SQL queries on CSV files with column headers
A new feature of Drill 1.3.0 is the ability to query CSV files using the column names listed in the file’s header.
As an example, let’s look at this CSV formatted file of countries that participated in the 2012 Summer Olympics. Before we begin, rename the file so that it ends in ’.csvh’ instead of ’.csv’. The extension change tells Drill to parse the header of the CSV file, which means we can use the in-file identifiers for column names when we construct our queries.
So now we can ask for the 10 countries with the most medals by entering:
> SELECT `Country.name` AS Country, CAST(Total AS INT) `Total Medals` FROM dfs.`/path/to/olympic-medals2012.csvh` ORDER BY `Total Medals` DESC LIMIT 10;
+--------------+---------------+
| Country | Total Medals |
+--------------+---------------+
| US | 104 |
| China | 88 |
| Russia | 82 |
| UK | 65 |
| Germany | 44 |
| Japan | 38 |
| Australia | 35 |
| France | 34 |
| Italy | 28 |
| South Korea | 28 |
+--------------+---------------+
We can also enable header parsing for any extension (including regular .csv files) by using the Drill Web Console to
edit the JSON of a storage plugin.
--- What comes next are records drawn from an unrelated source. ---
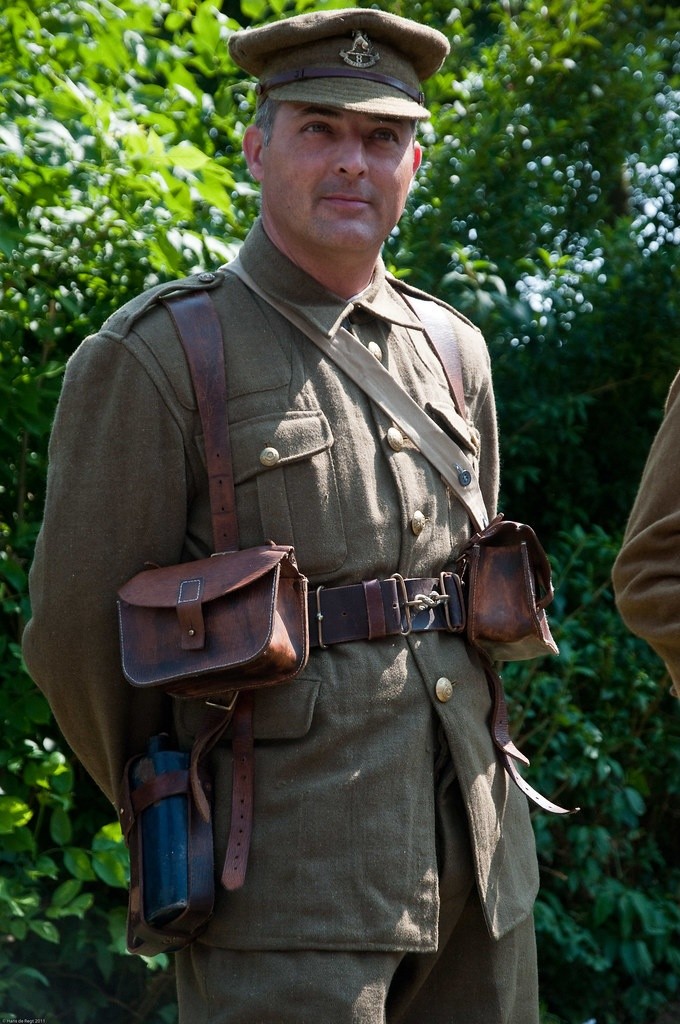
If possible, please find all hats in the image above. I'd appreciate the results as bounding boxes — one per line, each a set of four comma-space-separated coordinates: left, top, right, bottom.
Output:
229, 8, 451, 118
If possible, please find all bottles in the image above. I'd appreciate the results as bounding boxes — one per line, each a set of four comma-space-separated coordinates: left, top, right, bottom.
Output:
124, 732, 217, 958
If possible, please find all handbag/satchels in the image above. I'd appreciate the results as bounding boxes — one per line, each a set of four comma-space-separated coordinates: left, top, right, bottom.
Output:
462, 513, 559, 664
117, 536, 310, 701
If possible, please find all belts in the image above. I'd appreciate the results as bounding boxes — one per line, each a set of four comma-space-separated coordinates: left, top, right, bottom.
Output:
311, 574, 466, 650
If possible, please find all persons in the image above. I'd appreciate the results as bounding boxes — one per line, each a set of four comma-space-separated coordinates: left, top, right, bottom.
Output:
610, 357, 680, 694
20, 9, 556, 1024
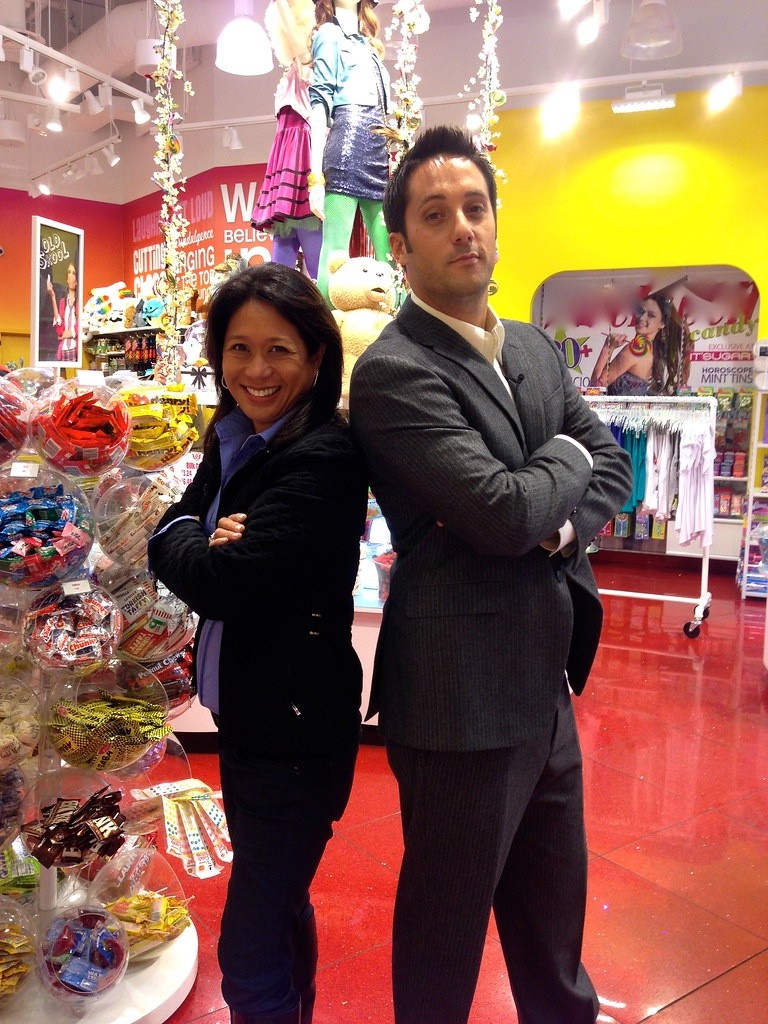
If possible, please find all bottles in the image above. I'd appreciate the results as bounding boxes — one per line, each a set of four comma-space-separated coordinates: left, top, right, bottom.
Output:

You can open the console by running ‘drill-embedded’ and going to
http://localhost:8047 in a browser. Once you’ve loaded the page, go to “Storage” at the top and click “Update” next to
(for example) the 'dfs’ plugin for the local file system. To enable header parsing for a file type we need to add the
key-value pair "extractHeader": true
to an entry in the “formats” section of the file. For instance, if we change the
plugin so that tab separated (.tsv) files now have their headers read, then the section for that format would read:
...
"tsv": {
"type": "text".
"extensions": [
"tsv"
],
"extractHeader": true,
"delimiter": "\t"
},
...
Drill was already an amazing tool for querying text files. But header parsing makes it even better!